SAM: Shifting Focus to SaaS Cost Optimization
Software Asset Management (SAM) has been in the service of IT teams since the beginning of 1990s. In the age of on-premises software SAM tools served mainly to achieve software license compliance. However, the situation has changed and so has SAM. Today we live in the age of the cloud. And according to Gartner, in the future the share of the cloud will be only greater. In the cloud environment resources and services can be provided on demand in accordance with operational needs, which accelerates processes, improves efficiency and attracts increasingly more users. However, there are some pitfalls.
Some believe that SAM is outdated as with SaaS the risk of non-compliance is lower. But first of all, SAM is not only about compliance; and secondly, as Gartner puts it in its report, “SAM Reaches a Tipping Point: SaaS Cost Management Eclipses License Compliance”, “SaaS subscriptions are not a turnkey fix to licensing complexity…” There are not only the threats we talked about in one of our previous posts – information security issues arising from the ToS provisions – but also cost risks arising from the nature of cloud applications.
SaaS licenses are usually temporary, i.e. users pay for subscriptions or usage. That encouraged the myth that SaaS apps cannot expose a company to non-compliance. While a compliance risk is really lower with SaaS as vendors now can track user logins, there are still other issues. For instance, payments for some application components are not always charged immediately and an invoice can be issued later upon completion of the licenses audit by the vendor. Another issue is unauthorized usage related to ToS restrictions in terms of shared logins or geography, etc.

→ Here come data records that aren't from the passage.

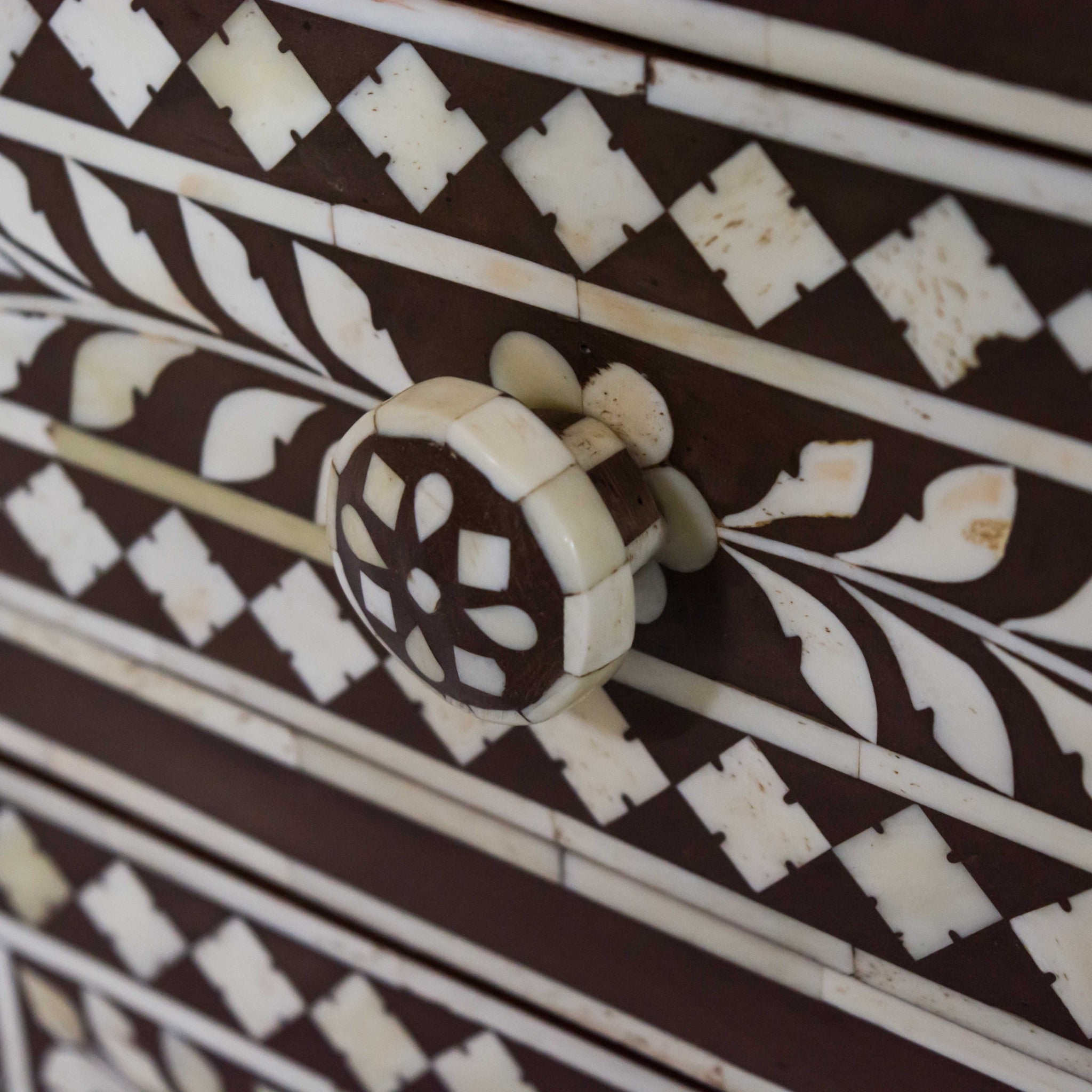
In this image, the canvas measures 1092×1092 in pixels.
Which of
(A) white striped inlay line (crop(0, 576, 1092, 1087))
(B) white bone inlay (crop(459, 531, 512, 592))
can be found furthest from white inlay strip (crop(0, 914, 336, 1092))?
(B) white bone inlay (crop(459, 531, 512, 592))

The SaaS subscription process is so easy, that an increasing number of employees subscribe to cloud-based applications bypassing their IT department, which leads to decentralization of the procurement process and consequently to increased costs, as it becomes harder for companies to sign volume contracts with discounts. Another issue arises when there is no need in a SaaS app any longer and employees forget to terminate their subscriptions, so their companies continue paying for unused services. There is also a risk related to Freemiums. Freemiums are applications provided free of charge but an invoice still can be issued for some features, unexpectedly for the company.
To gain more transparency and control over SaaS applications and to cut excess SaaS spending, companies can turn to the good old SAM. Taking into account the above mentioned peculiarities of SaaS applications, Software Asset Managers should now shift focus from software license compliance to cloud cost management. To reduce SaaS spend, first of all, it is necessary to identify what applications are subscribed to, by whom and how much does it cost the company. The next step is to find whether those applications are used by employees and whether employees use all the paid functions. Based on such analysis the IT team can make decisions on cost optimization – revoke licenses or reallocate subscriptions.